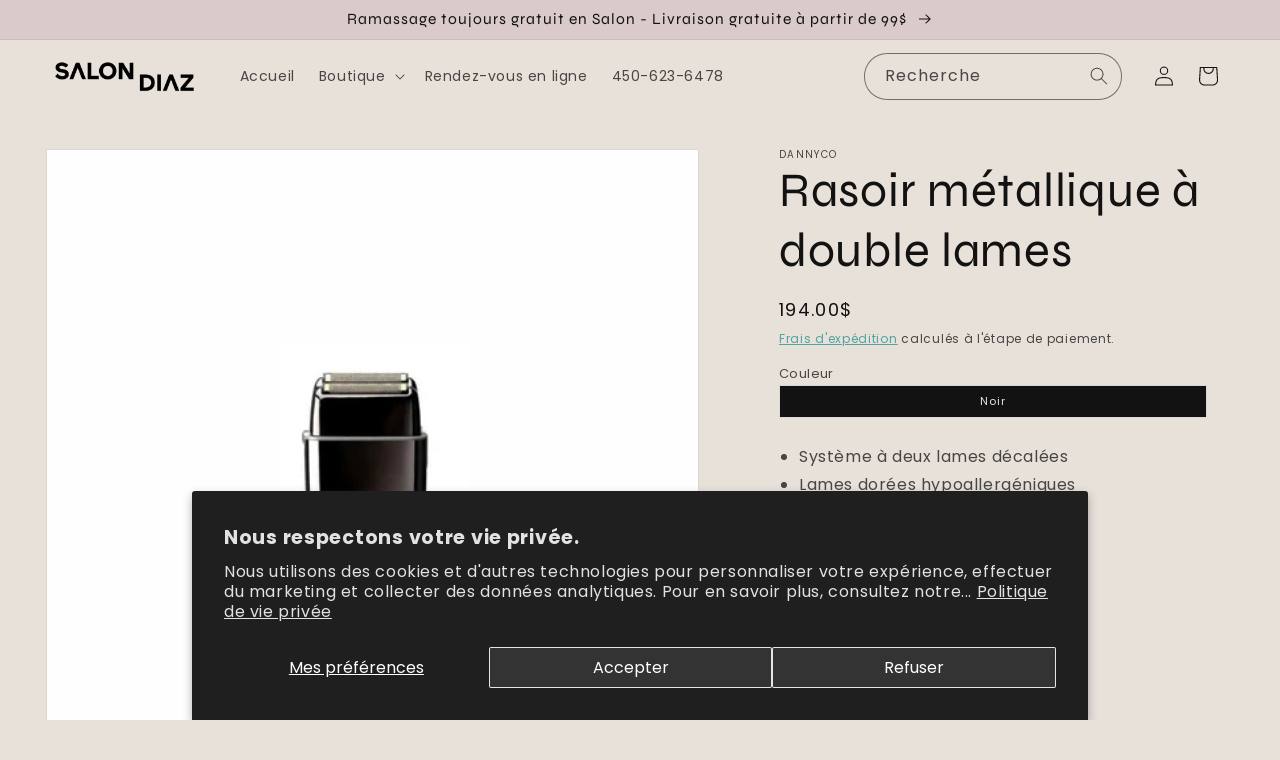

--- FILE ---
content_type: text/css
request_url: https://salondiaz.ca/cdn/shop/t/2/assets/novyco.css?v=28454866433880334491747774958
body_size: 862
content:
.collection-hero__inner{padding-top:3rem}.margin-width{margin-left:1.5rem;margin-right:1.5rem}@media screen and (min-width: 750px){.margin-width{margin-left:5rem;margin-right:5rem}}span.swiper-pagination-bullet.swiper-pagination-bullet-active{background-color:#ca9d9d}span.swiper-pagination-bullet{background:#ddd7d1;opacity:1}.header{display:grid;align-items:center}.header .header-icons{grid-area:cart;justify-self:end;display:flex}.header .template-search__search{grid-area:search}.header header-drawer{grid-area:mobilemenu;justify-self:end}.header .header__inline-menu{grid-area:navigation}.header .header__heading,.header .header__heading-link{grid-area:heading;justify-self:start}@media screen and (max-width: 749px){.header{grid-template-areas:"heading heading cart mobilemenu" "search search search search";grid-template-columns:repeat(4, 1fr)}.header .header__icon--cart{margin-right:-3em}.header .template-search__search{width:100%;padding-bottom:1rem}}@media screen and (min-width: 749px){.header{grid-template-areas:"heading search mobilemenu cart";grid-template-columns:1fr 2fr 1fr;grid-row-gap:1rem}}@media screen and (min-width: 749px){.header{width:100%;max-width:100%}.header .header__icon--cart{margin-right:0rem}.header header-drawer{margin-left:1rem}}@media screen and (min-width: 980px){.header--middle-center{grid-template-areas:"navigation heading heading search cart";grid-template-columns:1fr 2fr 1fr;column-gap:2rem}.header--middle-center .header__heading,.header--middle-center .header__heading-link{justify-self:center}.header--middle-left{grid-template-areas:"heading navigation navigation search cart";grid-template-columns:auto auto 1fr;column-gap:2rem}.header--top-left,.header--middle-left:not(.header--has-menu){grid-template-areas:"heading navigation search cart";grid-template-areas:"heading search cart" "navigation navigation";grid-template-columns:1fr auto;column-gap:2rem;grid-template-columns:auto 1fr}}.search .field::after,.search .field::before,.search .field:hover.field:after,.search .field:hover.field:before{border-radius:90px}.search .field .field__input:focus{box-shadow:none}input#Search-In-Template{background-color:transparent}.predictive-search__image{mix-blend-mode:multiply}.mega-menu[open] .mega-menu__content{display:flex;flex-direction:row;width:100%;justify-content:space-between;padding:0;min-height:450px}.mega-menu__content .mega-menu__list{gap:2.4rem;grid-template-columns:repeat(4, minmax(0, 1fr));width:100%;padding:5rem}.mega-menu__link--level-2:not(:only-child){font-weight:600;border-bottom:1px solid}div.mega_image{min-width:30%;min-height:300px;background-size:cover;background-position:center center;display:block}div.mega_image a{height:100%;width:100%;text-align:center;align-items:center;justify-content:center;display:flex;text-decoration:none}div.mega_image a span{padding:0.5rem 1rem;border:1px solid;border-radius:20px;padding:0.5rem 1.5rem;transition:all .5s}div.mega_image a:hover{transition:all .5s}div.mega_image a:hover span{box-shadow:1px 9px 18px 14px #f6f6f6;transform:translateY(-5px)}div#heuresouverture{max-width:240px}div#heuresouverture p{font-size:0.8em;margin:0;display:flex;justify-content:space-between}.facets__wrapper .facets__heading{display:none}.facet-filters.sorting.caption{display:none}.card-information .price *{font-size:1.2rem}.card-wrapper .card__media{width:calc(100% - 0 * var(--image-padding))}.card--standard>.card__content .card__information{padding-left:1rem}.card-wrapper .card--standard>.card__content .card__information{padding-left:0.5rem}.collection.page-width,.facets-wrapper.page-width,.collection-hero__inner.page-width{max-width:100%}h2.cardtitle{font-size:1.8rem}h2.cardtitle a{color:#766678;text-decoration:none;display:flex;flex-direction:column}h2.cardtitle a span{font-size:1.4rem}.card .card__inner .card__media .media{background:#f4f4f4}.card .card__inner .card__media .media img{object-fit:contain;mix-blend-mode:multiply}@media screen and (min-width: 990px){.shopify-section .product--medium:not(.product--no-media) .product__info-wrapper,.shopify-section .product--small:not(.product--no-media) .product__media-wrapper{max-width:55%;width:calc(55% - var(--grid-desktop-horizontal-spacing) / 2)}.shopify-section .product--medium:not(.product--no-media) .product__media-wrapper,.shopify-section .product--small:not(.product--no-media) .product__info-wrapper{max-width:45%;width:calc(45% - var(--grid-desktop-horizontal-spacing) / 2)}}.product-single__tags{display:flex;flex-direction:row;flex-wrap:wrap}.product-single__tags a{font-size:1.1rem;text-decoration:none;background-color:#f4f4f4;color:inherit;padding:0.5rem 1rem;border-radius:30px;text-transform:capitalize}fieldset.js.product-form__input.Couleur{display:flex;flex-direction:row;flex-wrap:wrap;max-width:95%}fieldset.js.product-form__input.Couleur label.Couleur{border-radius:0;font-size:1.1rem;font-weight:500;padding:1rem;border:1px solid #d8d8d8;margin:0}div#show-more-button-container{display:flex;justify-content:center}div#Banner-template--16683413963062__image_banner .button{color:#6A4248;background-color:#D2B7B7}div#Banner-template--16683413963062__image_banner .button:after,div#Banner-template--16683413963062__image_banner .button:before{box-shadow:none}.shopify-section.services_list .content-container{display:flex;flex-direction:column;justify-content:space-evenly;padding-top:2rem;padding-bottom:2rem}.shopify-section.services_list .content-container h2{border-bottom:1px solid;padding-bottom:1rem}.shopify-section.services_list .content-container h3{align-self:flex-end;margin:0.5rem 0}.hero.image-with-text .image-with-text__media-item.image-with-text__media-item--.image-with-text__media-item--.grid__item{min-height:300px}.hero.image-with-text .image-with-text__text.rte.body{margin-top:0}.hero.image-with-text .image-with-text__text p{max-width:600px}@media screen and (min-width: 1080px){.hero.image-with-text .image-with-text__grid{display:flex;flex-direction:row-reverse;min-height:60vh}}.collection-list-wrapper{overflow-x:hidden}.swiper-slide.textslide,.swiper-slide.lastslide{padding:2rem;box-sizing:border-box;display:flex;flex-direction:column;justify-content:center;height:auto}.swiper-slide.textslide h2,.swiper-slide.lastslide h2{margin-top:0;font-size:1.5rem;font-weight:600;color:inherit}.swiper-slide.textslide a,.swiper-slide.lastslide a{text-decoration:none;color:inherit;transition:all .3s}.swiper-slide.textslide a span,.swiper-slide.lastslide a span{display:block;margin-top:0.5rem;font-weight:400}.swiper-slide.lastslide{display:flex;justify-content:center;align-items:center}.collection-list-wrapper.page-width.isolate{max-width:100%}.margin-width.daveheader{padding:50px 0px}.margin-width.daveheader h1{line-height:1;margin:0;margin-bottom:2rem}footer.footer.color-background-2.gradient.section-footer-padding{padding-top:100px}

* * *

Please set down every record above exactly as it appears, leaving out the pictures.

--- FILE ---
content_type: text/css
request_url: https://salondiaz.ca/cdn/shop/t/2/assets/novyco.css?v=28454866433880334491747774958
body_size: 862
content:
.collection-hero__inner{padding-top:3rem}.margin-width{margin-left:1.5rem;margin-right:1.5rem}@media screen and (min-width: 750px){.margin-width{margin-left:5rem;margin-right:5rem}}span.swiper-pagination-bullet.swiper-pagination-bullet-active{background-color:#ca9d9d}span.swiper-pagination-bullet{background:#ddd7d1;opacity:1}.header{display:grid;align-items:center}.header .header-icons{grid-area:cart;justify-self:end;display:flex}.header .template-search__search{grid-area:search}.header header-drawer{grid-area:mobilemenu;justify-self:end}.header .header__inline-menu{grid-area:navigation}.header .header__heading,.header .header__heading-link{grid-area:heading;justify-self:start}@media screen and (max-width: 749px){.header{grid-template-areas:"heading heading cart mobilemenu" "search search search search";grid-template-columns:repeat(4, 1fr)}.header .header__icon--cart{margin-right:-3em}.header .template-search__search{width:100%;padding-bottom:1rem}}@media screen and (min-width: 749px){.header{grid-template-areas:"heading search mobilemenu cart";grid-template-columns:1fr 2fr 1fr;grid-row-gap:1rem}}@media screen and (min-width: 749px){.header{width:100%;max-width:100%}.header .header__icon--cart{margin-right:0rem}.header header-drawer{margin-left:1rem}}@media screen and (min-width: 980px){.header--middle-center{grid-template-areas:"navigation heading heading search cart";grid-template-columns:1fr 2fr 1fr;column-gap:2rem}.header--middle-center .header__heading,.header--middle-center .header__heading-link{justify-self:center}.header--middle-left{grid-template-areas:"heading navigation navigation search cart";grid-template-columns:auto auto 1fr;column-gap:2rem}.header--top-left,.header--middle-left:not(.header--has-menu){grid-template-areas:"heading navigation search cart";grid-template-areas:"heading search cart" "navigation navigation";grid-template-columns:1fr auto;column-gap:2rem;grid-template-columns:auto 1fr}}.search .field::after,.search .field::before,.search .field:hover.field:after,.search .field:hover.field:before{border-radius:90px}.search .field .field__input:focus{box-shadow:none}input#Search-In-Template{background-color:transparent}.predictive-search__image{mix-blend-mode:multiply}.mega-menu[open] .mega-menu__content{display:flex;flex-direction:row;width:100%;justify-content:space-between;padding:0;min-height:450px}.mega-menu__content .mega-menu__list{gap:2.4rem;grid-template-columns:repeat(4, minmax(0, 1fr));width:100%;padding:5rem}.mega-menu__link--level-2:not(:only-child){font-weight:600;border-bottom:1px solid}div.mega_image{min-width:30%;min-height:300px;background-size:cover;background-position:center center;display:block}div.mega_image a{height:100%;width:100%;text-align:center;align-items:center;justify-content:center;display:flex;text-decoration:none}div.mega_image a span{padding:0.5rem 1rem;border:1px solid;border-radius:20px;padding:0.5rem 1.5rem;transition:all .5s}div.mega_image a:hover{transition:all .5s}div.mega_image a:hover span{box-shadow:1px 9px 18px 14px #f6f6f6;transform:translateY(-5px)}div#heuresouverture{max-width:240px}div#heuresouverture p{font-size:0.8em;margin:0;display:flex;justify-content:space-between}.facets__wrapper .facets__heading{display:none}.facet-filters.sorting.caption{display:none}.card-information .price *{font-size:1.2rem}.card-wrapper .card__media{width:calc(100% - 0 * var(--image-padding))}.card--standard>.card__content .card__information{padding-left:1rem}.card-wrapper .card--standard>.card__content .card__information{padding-left:0.5rem}.collection.page-width,.facets-wrapper.page-width,.collection-hero__inner.page-width{max-width:100%}h2.cardtitle{font-size:1.8rem}h2.cardtitle a{color:#766678;text-decoration:none;display:flex;flex-direction:column}h2.cardtitle a span{font-size:1.4rem}.card .card__inner .card__media .media{background:#f4f4f4}.card .card__inner .card__media .media img{object-fit:contain;mix-blend-mode:multiply}@media screen and (min-width: 990px){.shopify-section .product--medium:not(.product--no-media) .product__info-wrapper,.shopify-section .product--small:not(.product--no-media) .product__media-wrapper{max-width:55%;width:calc(55% - var(--grid-desktop-horizontal-spacing) / 2)}.shopify-section .product--medium:not(.product--no-media) .product__media-wrapper,.shopify-section .product--small:not(.product--no-media) .product__info-wrapper{max-width:45%;width:calc(45% - var(--grid-desktop-horizontal-spacing) / 2)}}.product-single__tags{display:flex;flex-direction:row;flex-wrap:wrap}.product-single__tags a{font-size:1.1rem;text-decoration:none;background-color:#f4f4f4;color:inherit;padding:0.5rem 1rem;border-radius:30px;text-transform:capitalize}fieldset.js.product-form__input.Couleur{display:flex;flex-direction:row;flex-wrap:wrap;max-width:95%}fieldset.js.product-form__input.Couleur label.Couleur{border-radius:0;font-size:1.1rem;font-weight:500;padding:1rem;border:1px solid #d8d8d8;margin:0}div#show-more-button-container{display:flex;justify-content:center}div#Banner-template--16683413963062__image_banner .button{color:#6A4248;background-color:#D2B7B7}div#Banner-template--16683413963062__image_banner .button:after,div#Banner-template--16683413963062__image_banner .button:before{box-shadow:none}.shopify-section.services_list .content-container{display:flex;flex-direction:column;justify-content:space-evenly;padding-top:2rem;padding-bottom:2rem}.shopify-section.services_list .content-container h2{border-bottom:1px solid;padding-bottom:1rem}.shopify-section.services_list .content-container h3{align-self:flex-end;margin:0.5rem 0}.hero.image-with-text .image-with-text__media-item.image-with-text__media-item--.image-with-text__media-item--.grid__item{min-height:300px}.hero.image-with-text .image-with-text__text.rte.body{margin-top:0}.hero.image-with-text .image-with-text__text p{max-width:600px}@media screen and (min-width: 1080px){.hero.image-with-text .image-with-text__grid{display:flex;flex-direction:row-reverse;min-height:60vh}}.collection-list-wrapper{overflow-x:hidden}.swiper-slide.textslide,.swiper-slide.lastslide{padding:2rem;box-sizing:border-box;display:flex;flex-direction:column;justify-content:center;height:auto}.swiper-slide.textslide h2,.swiper-slide.lastslide h2{margin-top:0;font-size:1.5rem;font-weight:600;color:inherit}.swiper-slide.textslide a,.swiper-slide.lastslide a{text-decoration:none;color:inherit;transition:all .3s}.swiper-slide.textslide a span,.swiper-slide.lastslide a span{display:block;margin-top:0.5rem;font-weight:400}.swiper-slide.lastslide{display:flex;justify-content:center;align-items:center}.collection-list-wrapper.page-width.isolate{max-width:100%}.margin-width.daveheader{padding:50px 0px}.margin-width.daveheader h1{line-height:1;margin:0;margin-bottom:2rem}footer.footer.color-background-2.gradient.section-footer-padding{padding-top:100px}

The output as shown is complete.